The “Locked Loop” refers to the challenge of how to incorporate the long tail in product recommendations. There is a higher probability that displayed products will get purchased, purchased products will get recommended over non-purchased products, and recommended products get recommended again causing less popular products not to be displayed. The goal with automation is to provide relevant content to site users but don’t lose the surprise and delight factor customers seek during their shopping experience. Be sure to audit your product recommendations regardless of the business rules you use.

The “Cold Start” is the period of time from initially setting up the recommendation engine to collecting enough data to make useful recommendations. Cold starts can be mitigated by utilizing historical customer behavior data as an initial input getting a quicker return on their investment in the tool than those who wait to use future site users’ aggregated behavior data.

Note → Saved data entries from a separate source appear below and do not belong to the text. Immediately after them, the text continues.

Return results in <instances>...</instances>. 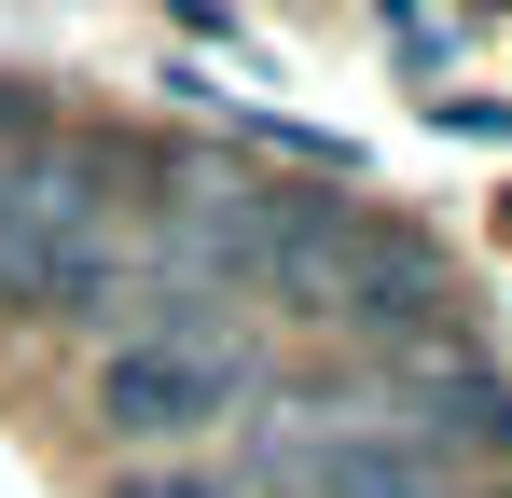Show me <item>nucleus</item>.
<instances>
[{
  "label": "nucleus",
  "mask_w": 512,
  "mask_h": 498,
  "mask_svg": "<svg viewBox=\"0 0 512 498\" xmlns=\"http://www.w3.org/2000/svg\"><path fill=\"white\" fill-rule=\"evenodd\" d=\"M111 291V153H42L14 166V236H0V305L84 319Z\"/></svg>",
  "instance_id": "nucleus-1"
},
{
  "label": "nucleus",
  "mask_w": 512,
  "mask_h": 498,
  "mask_svg": "<svg viewBox=\"0 0 512 498\" xmlns=\"http://www.w3.org/2000/svg\"><path fill=\"white\" fill-rule=\"evenodd\" d=\"M236 388H250V346L222 319H194V291H167V319L97 360V415L125 443H194L208 415H236Z\"/></svg>",
  "instance_id": "nucleus-2"
},
{
  "label": "nucleus",
  "mask_w": 512,
  "mask_h": 498,
  "mask_svg": "<svg viewBox=\"0 0 512 498\" xmlns=\"http://www.w3.org/2000/svg\"><path fill=\"white\" fill-rule=\"evenodd\" d=\"M305 291H333V319H360V332H429L443 319V263L416 236H388V222H346Z\"/></svg>",
  "instance_id": "nucleus-3"
},
{
  "label": "nucleus",
  "mask_w": 512,
  "mask_h": 498,
  "mask_svg": "<svg viewBox=\"0 0 512 498\" xmlns=\"http://www.w3.org/2000/svg\"><path fill=\"white\" fill-rule=\"evenodd\" d=\"M402 443H416L429 471H443V443H471V457H512V388L485 360H416L402 374V415H388Z\"/></svg>",
  "instance_id": "nucleus-4"
},
{
  "label": "nucleus",
  "mask_w": 512,
  "mask_h": 498,
  "mask_svg": "<svg viewBox=\"0 0 512 498\" xmlns=\"http://www.w3.org/2000/svg\"><path fill=\"white\" fill-rule=\"evenodd\" d=\"M277 471L305 498H443V471H429L402 429H333V443H277Z\"/></svg>",
  "instance_id": "nucleus-5"
},
{
  "label": "nucleus",
  "mask_w": 512,
  "mask_h": 498,
  "mask_svg": "<svg viewBox=\"0 0 512 498\" xmlns=\"http://www.w3.org/2000/svg\"><path fill=\"white\" fill-rule=\"evenodd\" d=\"M125 498H236V485H222V471H139Z\"/></svg>",
  "instance_id": "nucleus-6"
},
{
  "label": "nucleus",
  "mask_w": 512,
  "mask_h": 498,
  "mask_svg": "<svg viewBox=\"0 0 512 498\" xmlns=\"http://www.w3.org/2000/svg\"><path fill=\"white\" fill-rule=\"evenodd\" d=\"M0 139H14V153L42 139V97H28V83H0Z\"/></svg>",
  "instance_id": "nucleus-7"
},
{
  "label": "nucleus",
  "mask_w": 512,
  "mask_h": 498,
  "mask_svg": "<svg viewBox=\"0 0 512 498\" xmlns=\"http://www.w3.org/2000/svg\"><path fill=\"white\" fill-rule=\"evenodd\" d=\"M0 236H14V153H0Z\"/></svg>",
  "instance_id": "nucleus-8"
}]
</instances>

What’s the ROI to Personalize?

Retailers who use personalization engines historically have seen measurable lifts in their performance metrics including an increase in units per transaction, increased AOV, more time spent on the site exposing customers to more content and overall revenue lift.  According to a study 15% of consumers purchased a product recommended to them, and of those shoppers 62% indicated that recommendations were very useful in making purchase decisions. Automating merchandising also frees up significant time for employees to engage in other efforts, historically spending 75% less time than if they were to merchandise a site manually.  A Forrester study of 30 top internet retailers (sales greater than $100MM) who used third party personalization tools saw marked increases in site performance, including

  • 65% increase in new customers
  • 5% higher AOV from new customers who clicked on recommendations and purchased
  • 35% increase in repeat customers
  • 10% higher AOV of repeat orders who clicked on recommendations and purchased
  • 5% direct incremental lift

Eye tracking studies and clickstream studies show above the fold items have a higher probability of getting clicked so keep recommendations close to the hottest paths of the click stream.  Also, consider exposing the logic why you are showing shoppers recommendations through verbiage.  Don’t just tell her, “You Might Also Like” when you could be saying, “Shoppers Ultimately Bought These Items When Viewing Product X”.

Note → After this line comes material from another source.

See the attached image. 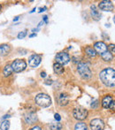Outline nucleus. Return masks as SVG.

There are now tools available to mid-market internet retailers that can be integrated with Magento Enterprise.  For retailers who are just getting started in product recommendations, consider utilizing Personal Merchant by Predictive Intent, or the Amadesa Personalization Suite.  For other retailers who have more experience around utilizing historical customer data and product recommendations, consider looking into the RichRecs Express tool by Rich Relevance.  Large internet retailers can take advantage of more robust tools like Rich Relevance’s RichRecs Enterprise or Adobe’s Omniture Test & Target.  Because personalization is not yet widely accepted retailers who employ it can distinctly differentiate themselves to consumers where other competitors lack a personalized shopping experience.